• INSTRUCTIONS TO FOLLOW
In the stretch of the listing from the line containing "As displayed in this photo, which one of" through the line containing "13.7 meters", swap "tree canopy" for "foliage" and reproduce those lines with nothing else altered.

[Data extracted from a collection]
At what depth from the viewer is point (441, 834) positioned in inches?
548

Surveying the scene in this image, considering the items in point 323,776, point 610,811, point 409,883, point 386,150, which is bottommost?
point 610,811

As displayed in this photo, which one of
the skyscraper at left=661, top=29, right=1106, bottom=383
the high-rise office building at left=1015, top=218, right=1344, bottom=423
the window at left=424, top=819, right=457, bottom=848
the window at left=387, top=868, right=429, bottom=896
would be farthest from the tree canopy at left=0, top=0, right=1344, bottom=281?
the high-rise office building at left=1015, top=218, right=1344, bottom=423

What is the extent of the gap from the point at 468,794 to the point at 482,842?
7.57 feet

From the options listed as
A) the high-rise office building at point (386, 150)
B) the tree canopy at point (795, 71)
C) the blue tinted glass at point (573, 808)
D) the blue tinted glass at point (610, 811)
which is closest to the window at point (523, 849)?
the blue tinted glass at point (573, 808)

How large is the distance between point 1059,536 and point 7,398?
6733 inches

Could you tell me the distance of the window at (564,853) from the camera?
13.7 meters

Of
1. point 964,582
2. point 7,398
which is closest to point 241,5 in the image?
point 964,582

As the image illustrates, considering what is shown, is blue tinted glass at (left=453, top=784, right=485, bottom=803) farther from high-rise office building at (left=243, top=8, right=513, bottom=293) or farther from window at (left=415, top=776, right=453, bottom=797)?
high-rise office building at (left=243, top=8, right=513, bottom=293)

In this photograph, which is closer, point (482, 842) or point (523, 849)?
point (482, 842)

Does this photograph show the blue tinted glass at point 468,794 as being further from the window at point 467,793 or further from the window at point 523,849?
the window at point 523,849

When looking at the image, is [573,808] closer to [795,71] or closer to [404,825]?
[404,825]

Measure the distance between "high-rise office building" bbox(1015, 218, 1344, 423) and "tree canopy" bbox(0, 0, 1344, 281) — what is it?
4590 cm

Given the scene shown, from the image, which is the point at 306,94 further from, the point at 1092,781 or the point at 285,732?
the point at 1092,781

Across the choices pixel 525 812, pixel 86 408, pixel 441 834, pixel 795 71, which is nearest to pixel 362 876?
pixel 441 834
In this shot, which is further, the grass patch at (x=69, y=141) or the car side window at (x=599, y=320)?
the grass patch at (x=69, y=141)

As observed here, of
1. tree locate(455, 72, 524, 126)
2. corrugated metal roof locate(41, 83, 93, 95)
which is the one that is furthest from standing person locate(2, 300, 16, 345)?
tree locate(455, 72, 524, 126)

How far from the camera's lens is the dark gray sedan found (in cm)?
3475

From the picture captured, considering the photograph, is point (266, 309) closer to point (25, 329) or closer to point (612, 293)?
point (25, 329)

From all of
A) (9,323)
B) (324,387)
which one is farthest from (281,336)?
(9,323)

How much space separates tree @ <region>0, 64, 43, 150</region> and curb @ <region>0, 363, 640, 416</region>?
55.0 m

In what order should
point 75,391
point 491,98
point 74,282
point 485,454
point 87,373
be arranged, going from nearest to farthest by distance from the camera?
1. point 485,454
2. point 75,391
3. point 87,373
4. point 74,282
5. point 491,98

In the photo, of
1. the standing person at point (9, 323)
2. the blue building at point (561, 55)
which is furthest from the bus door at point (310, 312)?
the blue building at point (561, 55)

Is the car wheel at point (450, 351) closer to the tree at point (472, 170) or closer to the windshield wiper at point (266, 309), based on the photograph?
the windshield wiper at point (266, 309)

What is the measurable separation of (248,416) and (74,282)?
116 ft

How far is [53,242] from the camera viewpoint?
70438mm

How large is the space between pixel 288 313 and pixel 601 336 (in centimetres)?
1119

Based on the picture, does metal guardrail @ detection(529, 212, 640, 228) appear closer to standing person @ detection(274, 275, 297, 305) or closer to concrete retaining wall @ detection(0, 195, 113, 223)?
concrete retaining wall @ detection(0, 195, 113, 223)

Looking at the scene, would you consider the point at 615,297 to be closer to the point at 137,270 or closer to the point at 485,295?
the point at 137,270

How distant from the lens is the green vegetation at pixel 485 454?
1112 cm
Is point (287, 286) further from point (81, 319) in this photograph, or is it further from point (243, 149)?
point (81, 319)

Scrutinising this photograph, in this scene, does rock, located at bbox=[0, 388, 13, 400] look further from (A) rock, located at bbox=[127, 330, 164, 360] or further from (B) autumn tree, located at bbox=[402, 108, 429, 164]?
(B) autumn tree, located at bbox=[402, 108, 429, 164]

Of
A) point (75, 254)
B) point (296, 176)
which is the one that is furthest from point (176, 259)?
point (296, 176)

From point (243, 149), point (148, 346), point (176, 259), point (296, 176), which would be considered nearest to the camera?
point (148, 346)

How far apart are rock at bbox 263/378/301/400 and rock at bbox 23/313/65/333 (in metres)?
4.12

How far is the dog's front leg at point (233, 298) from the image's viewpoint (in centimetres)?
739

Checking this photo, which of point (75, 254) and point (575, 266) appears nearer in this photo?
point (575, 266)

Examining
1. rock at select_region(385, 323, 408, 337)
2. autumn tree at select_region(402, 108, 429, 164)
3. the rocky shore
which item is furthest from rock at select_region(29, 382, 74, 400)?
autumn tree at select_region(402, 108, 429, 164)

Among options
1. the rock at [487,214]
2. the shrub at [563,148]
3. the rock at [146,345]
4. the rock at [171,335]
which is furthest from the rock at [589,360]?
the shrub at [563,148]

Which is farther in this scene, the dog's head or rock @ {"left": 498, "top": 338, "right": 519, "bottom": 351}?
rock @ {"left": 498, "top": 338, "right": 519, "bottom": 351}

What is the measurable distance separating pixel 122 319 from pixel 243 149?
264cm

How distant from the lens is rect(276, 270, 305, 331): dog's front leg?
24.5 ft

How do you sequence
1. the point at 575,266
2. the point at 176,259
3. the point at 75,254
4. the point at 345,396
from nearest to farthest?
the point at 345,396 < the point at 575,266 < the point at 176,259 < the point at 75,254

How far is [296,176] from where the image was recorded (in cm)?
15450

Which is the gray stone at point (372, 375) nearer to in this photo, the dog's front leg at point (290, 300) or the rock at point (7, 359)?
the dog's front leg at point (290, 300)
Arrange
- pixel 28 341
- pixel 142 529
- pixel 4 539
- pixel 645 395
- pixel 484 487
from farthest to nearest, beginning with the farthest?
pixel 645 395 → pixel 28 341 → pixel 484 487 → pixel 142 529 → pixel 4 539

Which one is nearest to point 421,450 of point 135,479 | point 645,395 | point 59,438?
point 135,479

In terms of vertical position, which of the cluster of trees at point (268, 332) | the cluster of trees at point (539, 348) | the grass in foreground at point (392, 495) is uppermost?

• FINAL RESULT
As displayed in this photo, which one of
the skyscraper at left=661, top=29, right=1106, bottom=383
the high-rise office building at left=1015, top=218, right=1344, bottom=423
the window at left=424, top=819, right=457, bottom=848
the window at left=387, top=868, right=429, bottom=896
would be farthest from the foliage at left=0, top=0, right=1344, bottom=281?
the high-rise office building at left=1015, top=218, right=1344, bottom=423

What is the extent of the gap from the point at 468,794 to the point at 482,842?
7.57 feet

From the options listed as
A) the high-rise office building at point (386, 150)
B) the foliage at point (795, 71)
C) the blue tinted glass at point (573, 808)
D) the blue tinted glass at point (610, 811)
which is closest to the window at point (523, 849)?
the blue tinted glass at point (573, 808)

How large is the distance between point 1059,536 and point 7,398?
6733 inches

Could you tell me the distance of the window at (564,853) from the camera?
13.7 meters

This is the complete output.